Lehigh students looking to go home for Pacing Break — and Bethlehem residents trying to navigate the northeast region — have noticed some significant changes to transportation options in recent months.
Since June 4, all South Bethlehem transportation and ticket agent services have been relocated by Trans-Bridge Lines Inc. from Mechanic Street in South Bethlehem to the Bethlehem Transportation Center in North Bethlehem, according to lehighvalleylive.com. The transportation center is located on the corner of West Broad and Guetter streets.
Prior to the relocation, the transportation center on the North Side was occupied only by Lehigh and Northampton Transportation Authority, or LANTA.
The Trans-Bridge and Bieber bus lines provide regular service to Philadelphia and New York City, among other locations. In addition to changing bus locations, technology company OurBus returned to Allentown to provide new stops to customers.
How the change has impacted commuters and travelers
Trans-Bridge Lines President Tom JeBran said in a release the company thinks it is a positive change.
“We have a good partnership with LANTA and feel this relocation will add more transportation options for the community,” he said in the release.
Owen O’Neil, the executive director of LANTA, said the station has smoothly incorporated the Bieber and Trans-Bridge lines.
“There was capacity at the bus platforms,” O’Neil said. “We haven’t run into any issues where there is not enough room for them to come in along with our buses. We haven’t run into any operational problems.”
O’Neil said Lehigh University students, faculty and staff can now ride LANTA buses for free with their Lehigh ID cards. Lehigh students who need to ride a Bieber or Trans-Bridge bus can board the LANTA bus on Fourth Street directly to the Bethlehem Transportation Center.
Despite the successful operation of the Bethlehem Transportation Center and LANTA’s efforts to make transportation from Lehigh more convenient and accessible, some South Bethlehem citizens need a bus station closer to home.
“If you look at a majority of the people that are using the buses, it’s people that for whatever reason don’t have a car — whether it’s affordability or they’re in college and really don’t have the funds for it,” Bethlehem City Councilman Bryan Callahan said. “I think it’s really fair to assume that there is probably more of a need for it on the South Side.”
Bethlehem City Councilwoman Olga Negrón said the relocation of South Side bus lines is only a temporary fix until the city can find the best location for the station.
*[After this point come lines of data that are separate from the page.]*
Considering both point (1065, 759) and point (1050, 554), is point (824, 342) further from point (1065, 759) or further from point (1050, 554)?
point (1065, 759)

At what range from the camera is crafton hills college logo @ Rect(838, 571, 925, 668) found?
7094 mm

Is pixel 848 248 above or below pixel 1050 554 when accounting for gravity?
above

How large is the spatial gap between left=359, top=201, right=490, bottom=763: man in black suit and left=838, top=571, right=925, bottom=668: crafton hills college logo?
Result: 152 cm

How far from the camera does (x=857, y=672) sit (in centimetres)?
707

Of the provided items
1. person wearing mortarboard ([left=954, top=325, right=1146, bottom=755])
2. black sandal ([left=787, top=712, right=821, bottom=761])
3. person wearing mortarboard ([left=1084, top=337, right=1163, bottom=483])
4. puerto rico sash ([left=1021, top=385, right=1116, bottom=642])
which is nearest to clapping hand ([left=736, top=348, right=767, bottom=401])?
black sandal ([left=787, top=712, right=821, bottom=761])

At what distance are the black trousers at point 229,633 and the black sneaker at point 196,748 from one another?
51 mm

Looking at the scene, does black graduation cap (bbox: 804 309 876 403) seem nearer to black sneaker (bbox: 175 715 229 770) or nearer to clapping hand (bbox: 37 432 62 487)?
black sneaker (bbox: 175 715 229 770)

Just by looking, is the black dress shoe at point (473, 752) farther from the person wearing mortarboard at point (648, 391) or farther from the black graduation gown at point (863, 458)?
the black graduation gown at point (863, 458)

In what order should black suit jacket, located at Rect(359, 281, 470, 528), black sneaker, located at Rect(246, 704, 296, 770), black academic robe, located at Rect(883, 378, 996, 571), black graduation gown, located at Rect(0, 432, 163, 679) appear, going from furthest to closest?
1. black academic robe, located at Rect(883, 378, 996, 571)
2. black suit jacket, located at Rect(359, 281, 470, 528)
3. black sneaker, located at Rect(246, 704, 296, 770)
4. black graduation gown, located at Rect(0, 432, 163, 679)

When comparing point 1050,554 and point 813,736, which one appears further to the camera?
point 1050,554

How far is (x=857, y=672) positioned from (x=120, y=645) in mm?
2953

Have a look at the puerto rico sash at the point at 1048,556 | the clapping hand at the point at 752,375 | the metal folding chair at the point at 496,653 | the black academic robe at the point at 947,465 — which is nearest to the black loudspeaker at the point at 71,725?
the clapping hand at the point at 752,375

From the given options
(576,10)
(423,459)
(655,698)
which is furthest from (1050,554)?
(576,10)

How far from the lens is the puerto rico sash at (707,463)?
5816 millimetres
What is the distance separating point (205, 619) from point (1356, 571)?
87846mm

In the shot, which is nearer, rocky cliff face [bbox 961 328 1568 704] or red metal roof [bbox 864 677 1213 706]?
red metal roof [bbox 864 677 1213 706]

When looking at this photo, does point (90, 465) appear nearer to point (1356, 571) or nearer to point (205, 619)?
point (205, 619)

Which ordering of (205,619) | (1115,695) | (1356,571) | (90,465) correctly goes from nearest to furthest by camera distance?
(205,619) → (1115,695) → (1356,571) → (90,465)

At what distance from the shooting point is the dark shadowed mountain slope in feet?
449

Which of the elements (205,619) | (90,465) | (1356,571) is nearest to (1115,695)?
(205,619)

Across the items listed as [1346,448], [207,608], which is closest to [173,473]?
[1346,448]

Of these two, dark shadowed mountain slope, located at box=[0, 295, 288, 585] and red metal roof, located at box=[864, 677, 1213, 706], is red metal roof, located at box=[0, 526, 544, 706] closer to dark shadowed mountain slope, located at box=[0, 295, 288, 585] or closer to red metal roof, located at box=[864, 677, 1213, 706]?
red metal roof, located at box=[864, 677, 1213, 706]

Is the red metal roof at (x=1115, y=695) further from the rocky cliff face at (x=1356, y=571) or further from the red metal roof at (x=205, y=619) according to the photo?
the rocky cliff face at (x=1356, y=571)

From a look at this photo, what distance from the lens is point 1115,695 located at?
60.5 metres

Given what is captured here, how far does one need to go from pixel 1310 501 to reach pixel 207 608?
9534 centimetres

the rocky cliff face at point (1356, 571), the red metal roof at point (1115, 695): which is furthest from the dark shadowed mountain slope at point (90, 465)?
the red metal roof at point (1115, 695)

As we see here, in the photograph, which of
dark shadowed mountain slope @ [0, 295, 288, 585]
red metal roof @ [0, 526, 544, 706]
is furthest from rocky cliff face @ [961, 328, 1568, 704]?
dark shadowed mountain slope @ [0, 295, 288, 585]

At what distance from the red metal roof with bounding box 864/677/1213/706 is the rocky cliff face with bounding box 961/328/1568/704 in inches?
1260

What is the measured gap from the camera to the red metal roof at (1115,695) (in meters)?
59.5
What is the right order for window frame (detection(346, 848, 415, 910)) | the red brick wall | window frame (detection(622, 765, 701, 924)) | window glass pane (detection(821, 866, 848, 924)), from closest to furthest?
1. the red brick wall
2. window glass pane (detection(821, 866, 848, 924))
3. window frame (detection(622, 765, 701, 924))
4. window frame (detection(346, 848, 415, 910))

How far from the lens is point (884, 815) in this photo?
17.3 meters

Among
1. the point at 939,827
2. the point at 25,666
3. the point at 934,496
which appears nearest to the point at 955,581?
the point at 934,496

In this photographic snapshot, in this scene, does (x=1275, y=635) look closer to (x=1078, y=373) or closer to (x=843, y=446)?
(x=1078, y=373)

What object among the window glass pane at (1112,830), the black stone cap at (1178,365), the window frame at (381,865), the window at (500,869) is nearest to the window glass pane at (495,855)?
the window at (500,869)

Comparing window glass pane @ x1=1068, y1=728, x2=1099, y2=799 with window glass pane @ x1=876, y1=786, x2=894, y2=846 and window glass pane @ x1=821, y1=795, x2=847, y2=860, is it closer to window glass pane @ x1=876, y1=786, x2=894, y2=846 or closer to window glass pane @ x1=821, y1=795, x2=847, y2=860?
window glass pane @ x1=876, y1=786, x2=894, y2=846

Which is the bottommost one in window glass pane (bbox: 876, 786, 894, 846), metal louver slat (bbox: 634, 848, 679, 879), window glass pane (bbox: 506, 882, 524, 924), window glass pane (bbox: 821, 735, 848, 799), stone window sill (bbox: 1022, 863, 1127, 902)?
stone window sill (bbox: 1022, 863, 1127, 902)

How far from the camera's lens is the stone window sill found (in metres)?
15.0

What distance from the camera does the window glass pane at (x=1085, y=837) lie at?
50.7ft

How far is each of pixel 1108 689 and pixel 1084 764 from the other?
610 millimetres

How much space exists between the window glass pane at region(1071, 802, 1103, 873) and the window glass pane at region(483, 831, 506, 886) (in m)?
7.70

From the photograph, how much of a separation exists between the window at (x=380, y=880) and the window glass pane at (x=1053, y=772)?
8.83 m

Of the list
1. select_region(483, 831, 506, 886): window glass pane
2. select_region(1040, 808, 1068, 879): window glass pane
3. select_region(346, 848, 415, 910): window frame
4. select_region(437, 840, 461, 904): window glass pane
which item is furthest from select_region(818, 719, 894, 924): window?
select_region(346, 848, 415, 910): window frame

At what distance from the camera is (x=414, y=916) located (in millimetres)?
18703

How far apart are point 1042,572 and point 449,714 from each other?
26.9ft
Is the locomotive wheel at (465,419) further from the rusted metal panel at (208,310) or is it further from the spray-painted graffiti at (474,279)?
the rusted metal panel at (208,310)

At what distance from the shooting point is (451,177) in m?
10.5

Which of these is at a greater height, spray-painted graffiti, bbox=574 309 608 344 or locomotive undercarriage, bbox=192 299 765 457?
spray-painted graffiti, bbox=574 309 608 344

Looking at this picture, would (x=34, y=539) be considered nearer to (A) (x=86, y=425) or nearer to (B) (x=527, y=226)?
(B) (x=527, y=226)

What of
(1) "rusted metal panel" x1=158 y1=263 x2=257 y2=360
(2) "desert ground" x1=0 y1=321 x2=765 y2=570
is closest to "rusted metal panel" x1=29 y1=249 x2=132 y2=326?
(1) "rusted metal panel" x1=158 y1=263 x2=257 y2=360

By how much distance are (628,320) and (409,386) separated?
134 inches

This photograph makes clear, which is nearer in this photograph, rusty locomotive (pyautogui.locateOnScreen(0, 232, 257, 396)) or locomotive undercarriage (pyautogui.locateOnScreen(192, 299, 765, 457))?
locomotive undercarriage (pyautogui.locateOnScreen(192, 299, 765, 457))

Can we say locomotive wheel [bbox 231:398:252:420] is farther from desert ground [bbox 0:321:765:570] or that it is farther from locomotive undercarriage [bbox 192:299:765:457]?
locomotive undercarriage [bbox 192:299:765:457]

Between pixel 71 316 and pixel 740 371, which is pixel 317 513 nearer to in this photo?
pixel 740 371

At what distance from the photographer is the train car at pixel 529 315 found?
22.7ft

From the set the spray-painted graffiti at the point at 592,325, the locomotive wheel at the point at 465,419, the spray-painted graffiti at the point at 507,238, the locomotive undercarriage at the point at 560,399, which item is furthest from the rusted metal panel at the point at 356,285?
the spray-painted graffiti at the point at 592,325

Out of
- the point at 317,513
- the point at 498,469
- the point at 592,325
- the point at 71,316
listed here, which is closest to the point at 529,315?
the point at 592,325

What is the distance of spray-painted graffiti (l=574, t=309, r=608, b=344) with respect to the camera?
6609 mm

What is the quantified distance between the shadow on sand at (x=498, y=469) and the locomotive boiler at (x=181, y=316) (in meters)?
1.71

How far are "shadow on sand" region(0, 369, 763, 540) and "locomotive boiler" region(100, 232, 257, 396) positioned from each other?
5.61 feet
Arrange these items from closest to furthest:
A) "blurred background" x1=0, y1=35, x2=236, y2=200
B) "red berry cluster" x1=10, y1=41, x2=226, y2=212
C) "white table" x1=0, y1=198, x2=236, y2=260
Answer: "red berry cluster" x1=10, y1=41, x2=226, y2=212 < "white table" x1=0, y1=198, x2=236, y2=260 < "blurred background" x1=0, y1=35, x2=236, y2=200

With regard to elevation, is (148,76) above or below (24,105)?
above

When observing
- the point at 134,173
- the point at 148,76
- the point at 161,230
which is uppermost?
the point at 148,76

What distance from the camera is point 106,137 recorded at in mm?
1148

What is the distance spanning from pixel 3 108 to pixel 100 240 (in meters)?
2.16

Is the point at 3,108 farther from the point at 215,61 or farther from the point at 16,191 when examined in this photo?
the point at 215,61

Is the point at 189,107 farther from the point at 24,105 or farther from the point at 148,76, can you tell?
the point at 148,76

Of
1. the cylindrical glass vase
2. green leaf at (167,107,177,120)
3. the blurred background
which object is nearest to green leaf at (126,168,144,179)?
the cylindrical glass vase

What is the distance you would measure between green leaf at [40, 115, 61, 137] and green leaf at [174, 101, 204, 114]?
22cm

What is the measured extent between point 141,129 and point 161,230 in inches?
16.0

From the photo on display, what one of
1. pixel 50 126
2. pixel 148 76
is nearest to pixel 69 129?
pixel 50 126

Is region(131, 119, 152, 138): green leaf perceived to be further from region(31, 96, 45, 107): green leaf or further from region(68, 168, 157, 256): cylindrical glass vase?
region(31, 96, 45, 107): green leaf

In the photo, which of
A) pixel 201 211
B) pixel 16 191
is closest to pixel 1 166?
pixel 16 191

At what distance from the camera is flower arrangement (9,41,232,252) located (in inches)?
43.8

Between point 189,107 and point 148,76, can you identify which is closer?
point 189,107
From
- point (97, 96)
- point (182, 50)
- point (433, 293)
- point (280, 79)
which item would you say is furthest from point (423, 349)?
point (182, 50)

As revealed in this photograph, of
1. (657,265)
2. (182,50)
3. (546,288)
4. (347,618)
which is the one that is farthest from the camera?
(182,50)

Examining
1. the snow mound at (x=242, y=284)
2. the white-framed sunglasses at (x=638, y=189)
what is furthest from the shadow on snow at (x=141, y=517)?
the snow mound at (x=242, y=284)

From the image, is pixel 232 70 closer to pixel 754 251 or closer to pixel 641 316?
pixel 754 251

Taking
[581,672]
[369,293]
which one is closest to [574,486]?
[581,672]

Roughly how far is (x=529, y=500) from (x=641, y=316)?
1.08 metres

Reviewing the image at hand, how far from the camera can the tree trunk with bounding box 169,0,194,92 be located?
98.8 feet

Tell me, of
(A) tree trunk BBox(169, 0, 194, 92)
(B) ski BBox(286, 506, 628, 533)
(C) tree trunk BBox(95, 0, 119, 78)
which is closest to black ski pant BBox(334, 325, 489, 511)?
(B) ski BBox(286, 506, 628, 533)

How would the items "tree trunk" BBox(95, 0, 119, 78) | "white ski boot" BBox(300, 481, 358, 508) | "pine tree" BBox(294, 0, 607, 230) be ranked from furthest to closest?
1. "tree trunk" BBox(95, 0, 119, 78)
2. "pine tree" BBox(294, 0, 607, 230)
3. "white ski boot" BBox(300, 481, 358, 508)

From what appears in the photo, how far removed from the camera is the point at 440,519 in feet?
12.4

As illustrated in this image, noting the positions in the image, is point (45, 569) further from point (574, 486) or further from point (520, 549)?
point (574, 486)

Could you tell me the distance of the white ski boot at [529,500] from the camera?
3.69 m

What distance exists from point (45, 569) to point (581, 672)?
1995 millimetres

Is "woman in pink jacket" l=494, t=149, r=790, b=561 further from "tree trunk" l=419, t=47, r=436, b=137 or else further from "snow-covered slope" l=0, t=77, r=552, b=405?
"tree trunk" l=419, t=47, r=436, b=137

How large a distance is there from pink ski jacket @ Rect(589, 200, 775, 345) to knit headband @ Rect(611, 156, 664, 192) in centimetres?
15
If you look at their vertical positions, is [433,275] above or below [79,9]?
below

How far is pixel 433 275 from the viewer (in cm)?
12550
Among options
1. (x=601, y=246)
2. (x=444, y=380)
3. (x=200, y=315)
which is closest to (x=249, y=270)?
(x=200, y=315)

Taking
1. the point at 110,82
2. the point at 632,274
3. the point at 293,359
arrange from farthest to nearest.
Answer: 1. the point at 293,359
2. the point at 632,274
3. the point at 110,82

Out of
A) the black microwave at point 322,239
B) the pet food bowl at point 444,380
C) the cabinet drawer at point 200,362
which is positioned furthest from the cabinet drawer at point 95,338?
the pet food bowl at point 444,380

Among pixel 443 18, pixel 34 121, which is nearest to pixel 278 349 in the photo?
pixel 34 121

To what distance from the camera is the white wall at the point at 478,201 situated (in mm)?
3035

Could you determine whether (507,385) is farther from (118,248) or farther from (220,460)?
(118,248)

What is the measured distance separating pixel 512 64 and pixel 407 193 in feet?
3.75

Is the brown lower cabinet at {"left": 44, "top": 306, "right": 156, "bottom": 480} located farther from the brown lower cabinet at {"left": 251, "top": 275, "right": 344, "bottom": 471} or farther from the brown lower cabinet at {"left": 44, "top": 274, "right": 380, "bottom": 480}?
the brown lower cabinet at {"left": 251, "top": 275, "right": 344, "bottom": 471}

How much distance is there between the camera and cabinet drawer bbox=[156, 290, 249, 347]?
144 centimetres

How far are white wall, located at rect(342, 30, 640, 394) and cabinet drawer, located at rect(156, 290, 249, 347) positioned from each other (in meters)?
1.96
“There’s a lot of residents in the city, not just Lehigh students, that utilize the bus, so we need to have a station in the South Side,” Negrón said. “We’ve always had one. We need one in the South Side.”
OurBus returns to Lehigh Valley
Another transportation option has opened new avenues for travelers, however.
OurBus, which returned to Allentown on Sept. 21, offers service to Binghamton and Ithaca, New York as well as Washington D.C. The bus stop is located in Allentown Service Plaza on Cetronia Road.
“I think one good way to describe the company is not a traditional transportation company, but more like a network transportation company,” said OurBus Co-Founder Axel Hellman. “We don’t own any vehicles or drivers. But for the customer, it is the same as any other (company). You go to our website, buy a ticket, show up and get on.”
OurBus provides long-distance transportation services using crowdsourced bus routes as opposed to local public transportation options. It does not use public stations, which prevents physical overlap between the two.
OurBus previously stopped services from Allentown to New York due to a lack of demand, but the company is now trying out a new route to Washington D.C.
“We chose (Washington D.C.) because basically, it was the biggest destination in the area that people from that part of Pennsylvania had no good way of reaching,” Hellman said.